Первый подход сейчас предлагается преимущественно министром экономики Максимом Орешкиным. Его главная идея — в том, что средства Резервного фонда, потраченные в 2014–2017 годах на антикризисные меры, в настоящее время находятся практически неиспользованными в банковской системе (преимущественно национализированной из-за банковского кризиса) в виде «структурного профицита ликвидности», сейчас составляющего порядка 3 трлн руб. Эти триллионы, по расчетам Банка России, сами по себе не «рассосутся» в банках в течение минимум пяти лет. Минэкономики предлагает занимать эти деньги у банковской системы различными способами, среди которых главный — «инфраструктурная ипотека»: государство наращивает госдолг, выпуская облигации, банки покупают облигации на средства «структурного профицита», деньги направляются строителям, создающим нужные обществу, а, точнее, властям в регионах, «инфраструктурные объекты» — дороги, школы, очистные сооружения, дамбы и мосты. Это освобождает в бюджетах некоторое количество свободных денег, и в результате инвестиции растут (вместе с госдолгом), а налоги повышать, в сущности, нет необходимости — Россия несколько лет живет в кредит у самой себя.

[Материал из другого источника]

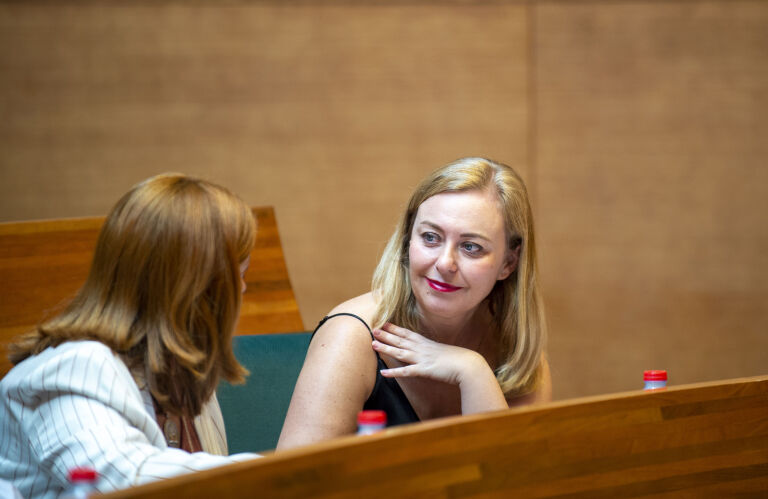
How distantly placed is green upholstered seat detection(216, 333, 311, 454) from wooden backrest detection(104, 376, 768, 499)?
3.83 ft

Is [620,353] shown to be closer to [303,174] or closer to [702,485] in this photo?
[303,174]

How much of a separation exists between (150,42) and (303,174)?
819 mm

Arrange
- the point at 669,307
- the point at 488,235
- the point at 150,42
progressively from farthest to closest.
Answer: the point at 669,307 → the point at 150,42 → the point at 488,235

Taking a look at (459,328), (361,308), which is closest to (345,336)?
(361,308)

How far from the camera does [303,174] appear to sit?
3.69 meters

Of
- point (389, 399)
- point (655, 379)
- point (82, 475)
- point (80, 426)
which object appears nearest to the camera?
point (82, 475)

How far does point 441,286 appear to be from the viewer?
65.2 inches

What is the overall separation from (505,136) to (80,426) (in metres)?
2.92

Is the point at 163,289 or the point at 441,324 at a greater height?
the point at 163,289

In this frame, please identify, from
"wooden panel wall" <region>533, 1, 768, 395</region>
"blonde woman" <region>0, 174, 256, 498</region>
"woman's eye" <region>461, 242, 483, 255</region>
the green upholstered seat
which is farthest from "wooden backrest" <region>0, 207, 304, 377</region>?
"wooden panel wall" <region>533, 1, 768, 395</region>

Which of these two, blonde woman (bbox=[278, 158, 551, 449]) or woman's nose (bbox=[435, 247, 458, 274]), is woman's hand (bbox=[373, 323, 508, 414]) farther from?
woman's nose (bbox=[435, 247, 458, 274])

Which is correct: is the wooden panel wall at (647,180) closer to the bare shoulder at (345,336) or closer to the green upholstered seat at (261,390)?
the green upholstered seat at (261,390)

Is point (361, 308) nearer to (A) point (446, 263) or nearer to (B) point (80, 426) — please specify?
(A) point (446, 263)

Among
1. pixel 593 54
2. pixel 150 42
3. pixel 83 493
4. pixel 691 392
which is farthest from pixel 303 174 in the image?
pixel 83 493
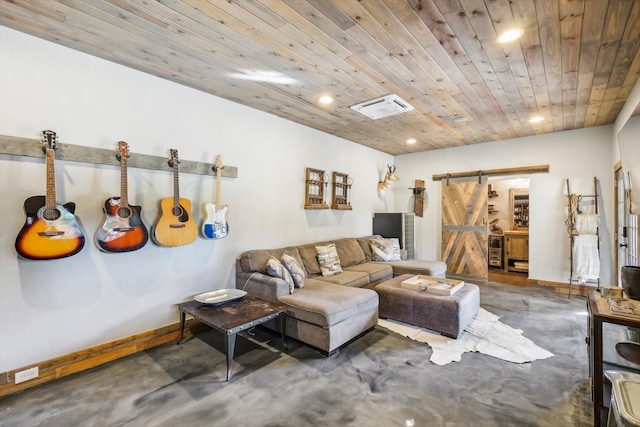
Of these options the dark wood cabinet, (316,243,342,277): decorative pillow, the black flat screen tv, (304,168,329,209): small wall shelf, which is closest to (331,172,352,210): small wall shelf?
(304,168,329,209): small wall shelf

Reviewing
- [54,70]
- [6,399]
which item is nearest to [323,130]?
[54,70]

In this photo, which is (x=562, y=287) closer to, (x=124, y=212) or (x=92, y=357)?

Второй подход более традиционен и сейчас предлагается в основном Минфином. Он предполагает, что государство практически «вручную» ищет инвесторов на нужные ему объекты, предлагая им специальные условия инвестиций — по схеме новых «специальных инвестконтрактов» (СПИК 2.0). В этой схеме (которая, кстати, не ассоциируется с министром финансов Антоном Силуановым, чьи взгляды на проблему, судя по всему, сложнее) налоги можно немного корректировать, в частности, за счет некоторого снижения налогового давления на работодателей и роста косвенных налогов. Главным же источником «высвобождающихся» денег на инвестиции должны стать средства бюджетной экономии, в основном непроизводительных строек, отмена всевозможных льгот по налогам, увеличение собираемости налогов за счет цифровых технологий. Высвободившиеся деньги можно направлять на решение социальных проблем. Это традиционный подход, который, как и в случае с идеями Минэкономики, не предполагает роста налогов — а лишь их перераспределение.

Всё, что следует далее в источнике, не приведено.